Nah, salah satu lukisan terkenalnya adalah Tower of the Koutoubia Mosque – Marrakesh, yang menggambarkan masjid antik peninggalan abad 12 di Marrakesh, Maroko. Di belakang Masjid Koutoubia (Kuttubiyya, Kutubiah) itu tampak terhampar Pegunungan Atlas.
Lukisan berukuran kecil ini santai dikerjakan pada saat Churchill sedang sangat sibuk mengurusi Perang Dunia II. Setelah diproses agak lama, lukisan dituntaskan seusai ia menghadiri Konferensi Casablanca (yang juga mengurusi Perang Dunia), pada Januari 1943. Lukisan itu lama disimpan di studionya, sampai akhirnya Churchill menghadiahkannya kepada Franklin D Roosevelt, presiden Amerika Serikat yang jadi teman diskusi untuk penumpasan Nazi Jerman.

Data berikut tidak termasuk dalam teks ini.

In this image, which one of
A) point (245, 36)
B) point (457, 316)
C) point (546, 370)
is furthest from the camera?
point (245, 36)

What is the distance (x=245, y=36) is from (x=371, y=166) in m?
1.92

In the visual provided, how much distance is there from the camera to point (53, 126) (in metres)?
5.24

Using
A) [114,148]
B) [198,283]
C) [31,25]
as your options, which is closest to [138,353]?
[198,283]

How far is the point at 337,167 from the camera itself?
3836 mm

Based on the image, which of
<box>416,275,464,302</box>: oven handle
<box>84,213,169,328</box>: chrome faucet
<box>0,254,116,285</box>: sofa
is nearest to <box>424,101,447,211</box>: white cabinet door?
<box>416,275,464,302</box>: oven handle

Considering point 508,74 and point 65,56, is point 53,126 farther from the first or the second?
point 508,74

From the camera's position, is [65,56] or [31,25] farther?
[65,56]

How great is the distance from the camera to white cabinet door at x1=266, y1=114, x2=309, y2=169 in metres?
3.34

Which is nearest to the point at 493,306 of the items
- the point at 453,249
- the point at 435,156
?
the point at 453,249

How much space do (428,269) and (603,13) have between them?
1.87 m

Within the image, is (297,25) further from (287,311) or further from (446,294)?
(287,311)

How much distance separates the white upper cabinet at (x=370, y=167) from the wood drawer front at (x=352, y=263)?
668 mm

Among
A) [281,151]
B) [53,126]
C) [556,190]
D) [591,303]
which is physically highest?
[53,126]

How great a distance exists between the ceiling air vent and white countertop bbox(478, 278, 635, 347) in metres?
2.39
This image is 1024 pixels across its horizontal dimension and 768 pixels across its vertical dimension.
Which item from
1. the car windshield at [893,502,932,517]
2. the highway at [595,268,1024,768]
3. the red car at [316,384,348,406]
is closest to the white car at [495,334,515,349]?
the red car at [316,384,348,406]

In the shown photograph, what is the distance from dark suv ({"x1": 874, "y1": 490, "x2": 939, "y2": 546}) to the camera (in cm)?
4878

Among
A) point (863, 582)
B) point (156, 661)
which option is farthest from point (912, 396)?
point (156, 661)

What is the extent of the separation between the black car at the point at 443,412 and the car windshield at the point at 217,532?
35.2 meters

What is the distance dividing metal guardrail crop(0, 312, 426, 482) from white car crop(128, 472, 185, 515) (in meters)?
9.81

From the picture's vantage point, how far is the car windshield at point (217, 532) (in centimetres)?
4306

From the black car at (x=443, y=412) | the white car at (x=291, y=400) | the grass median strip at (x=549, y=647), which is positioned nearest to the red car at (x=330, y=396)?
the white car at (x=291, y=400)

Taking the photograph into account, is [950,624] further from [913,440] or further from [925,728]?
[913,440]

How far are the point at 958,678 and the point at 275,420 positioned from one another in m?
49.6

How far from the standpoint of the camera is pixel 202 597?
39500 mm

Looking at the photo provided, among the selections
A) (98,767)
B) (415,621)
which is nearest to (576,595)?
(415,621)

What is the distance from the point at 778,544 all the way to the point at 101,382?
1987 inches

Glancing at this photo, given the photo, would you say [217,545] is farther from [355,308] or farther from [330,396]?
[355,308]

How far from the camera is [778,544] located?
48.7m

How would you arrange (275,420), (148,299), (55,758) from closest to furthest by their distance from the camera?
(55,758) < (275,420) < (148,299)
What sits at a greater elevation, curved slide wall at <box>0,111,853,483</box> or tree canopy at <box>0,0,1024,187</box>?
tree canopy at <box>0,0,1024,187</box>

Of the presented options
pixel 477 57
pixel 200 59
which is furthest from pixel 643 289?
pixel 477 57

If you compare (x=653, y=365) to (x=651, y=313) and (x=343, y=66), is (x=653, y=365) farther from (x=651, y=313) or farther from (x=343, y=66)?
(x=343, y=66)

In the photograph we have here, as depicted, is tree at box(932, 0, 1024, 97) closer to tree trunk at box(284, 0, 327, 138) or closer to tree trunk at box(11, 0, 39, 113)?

Namun bertahun kemudian putera Roosevelt menjualnya. Lantas beredarlah lukisan yang memiliki riwayat hebat itu.
Setelah dari tangan ke tangan, lukisan akhirnya jatuh ke pangkuan bintang film Brad Pitt dan Angelina Jolie pada 2011. Pitt dan Jolie menjadikan lukisan tersebut sebagai maskot jajaran koleksinya. Namun mereka bercerai, sehingga lukisan pun berada dalam pelukan Jolie. Lukisan tersebut dilepas oleh Jolie lewat biro lelang Christie’s London. Dan terjual 8,2 juta pound, alias sekitar Rp165 milyar pada Maret 2021.
Kini Masjid Koutoubia di Marrakesh sedang rusak lantaran gempa, dengan puncak menara yang dikawatirkan runtuh. Namun dalam lukisan Churchill tower itu tampaknya akan selalu utuh.
*Pengamat Seni. Penulis Buku Perjalanan Turis Siluman : 51 Cerita dari 41 Tempat di 41 Negara.